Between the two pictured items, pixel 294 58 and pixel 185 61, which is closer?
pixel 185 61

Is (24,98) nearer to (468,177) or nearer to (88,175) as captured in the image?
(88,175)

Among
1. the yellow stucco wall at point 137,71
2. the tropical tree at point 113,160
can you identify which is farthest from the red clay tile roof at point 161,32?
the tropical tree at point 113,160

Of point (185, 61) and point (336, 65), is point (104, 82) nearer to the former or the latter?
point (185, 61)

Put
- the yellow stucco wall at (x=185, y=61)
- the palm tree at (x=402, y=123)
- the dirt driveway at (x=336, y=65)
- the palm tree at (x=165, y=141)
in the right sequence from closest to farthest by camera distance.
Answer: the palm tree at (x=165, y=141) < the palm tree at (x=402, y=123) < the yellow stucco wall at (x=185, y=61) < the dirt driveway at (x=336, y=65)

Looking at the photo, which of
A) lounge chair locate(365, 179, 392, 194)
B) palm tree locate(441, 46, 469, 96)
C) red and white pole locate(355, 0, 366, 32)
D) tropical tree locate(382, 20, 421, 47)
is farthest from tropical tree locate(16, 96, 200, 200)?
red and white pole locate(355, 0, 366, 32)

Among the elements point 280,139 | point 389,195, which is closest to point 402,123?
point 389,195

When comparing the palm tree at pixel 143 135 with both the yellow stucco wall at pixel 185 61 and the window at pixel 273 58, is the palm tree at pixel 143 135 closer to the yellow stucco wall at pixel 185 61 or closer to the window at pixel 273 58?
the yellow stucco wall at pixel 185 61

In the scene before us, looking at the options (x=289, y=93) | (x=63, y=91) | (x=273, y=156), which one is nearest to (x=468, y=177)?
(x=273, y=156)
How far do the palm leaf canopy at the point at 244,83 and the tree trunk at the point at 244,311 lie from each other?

——————

*What you are asked to do:* Format every line of the records above as a numbered list, leaving out the blank lines.

*The answer:*
1. Between the two pictured items, pixel 294 58 and pixel 185 61, which is closer?
2. pixel 185 61
3. Is (24,98) nearer to (468,177) or nearer to (88,175) as captured in the image?
4. (88,175)
5. Among
6. 1. the yellow stucco wall at point 137,71
7. 2. the tropical tree at point 113,160
8. can you identify which is farthest from the red clay tile roof at point 161,32?
9. the tropical tree at point 113,160
10. Of point (185, 61) and point (336, 65), is point (104, 82) nearer to the former or the latter?
11. point (185, 61)
12. Put
13. - the yellow stucco wall at (x=185, y=61)
14. - the palm tree at (x=402, y=123)
15. - the dirt driveway at (x=336, y=65)
16. - the palm tree at (x=165, y=141)
17. in the right sequence from closest to farthest by camera distance.
18. Answer: the palm tree at (x=165, y=141) < the palm tree at (x=402, y=123) < the yellow stucco wall at (x=185, y=61) < the dirt driveway at (x=336, y=65)
19. Looking at the photo, which of
20. A) lounge chair locate(365, 179, 392, 194)
21. B) palm tree locate(441, 46, 469, 96)
22. C) red and white pole locate(355, 0, 366, 32)
23. D) tropical tree locate(382, 20, 421, 47)
24. is farthest from tropical tree locate(16, 96, 200, 200)?
25. red and white pole locate(355, 0, 366, 32)
26. Among the elements point 280,139 | point 389,195, which is closest to point 402,123?
27. point 389,195
28. When comparing the palm tree at pixel 143 135 with both the yellow stucco wall at pixel 185 61 and the window at pixel 273 58, is the palm tree at pixel 143 135 closer to the yellow stucco wall at pixel 185 61 or closer to the window at pixel 273 58?
29. the yellow stucco wall at pixel 185 61
30. In the scene before us, looking at the options (x=289, y=93) | (x=63, y=91) | (x=273, y=156), which one is nearest to (x=468, y=177)?
31. (x=273, y=156)
32. How far do the palm leaf canopy at the point at 244,83 and the tree trunk at the point at 244,311 lie from each other?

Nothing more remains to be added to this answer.